--- Text to read ---

When we first sailed into Mindelo in 1981 aboard the first Jobiska there were only six or seven yachts including ours and many fellow sailors would not venture near the islands with their reputation for wrecks and sharks. There were wrecks but we saw nothing scary, just some local guys keen to sell their fish catch, lads touting us for their mums to do our laundry and smiling people, many with the distinctive red hair of the west African coast.
The first Jobiska was a 27 foot Albin Vega with her distinctive Aries wind pilot on the stern. See gallery.
The place then was extremely poor with plenty of health issues evident such as eye, skin and foot complaints. There were scant food supplies other than fish and food aid was much in evidence being carried about on carts and by ass. Today as we left the harbour dozens of boats including super yachts were arriving, all part of the Atlantic Rally for Cruisers who finish the first leg of their rally here and hopefully spend lots of money in the town.

--- Information shown ---

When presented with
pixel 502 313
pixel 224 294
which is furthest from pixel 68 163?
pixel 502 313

---

→ Problems
A. Please duplicate the part of the text about Mindelo that opens with "When we first" and closes with "west African coast.".
B. According to the text about Mindelo, why would many fellow sailors not go near the islands in 1981?
These lines have no connection to the text about Mindelo.

→ Results in order
A.
When we first sailed into Mindelo in 1981 aboard the first Jobiska there were only six or seven yachts including ours and many fellow sailors would not venture near the islands with their reputation for wrecks and sharks. There were wrecks but we saw nothing scary, just some local guys keen to sell their fish catch, lads touting us for their mums to do our laundry and smiling people, many with the distinctive red hair of the west African coast.

B. They stayed away because the islands had a reputation for wrecks and sharks.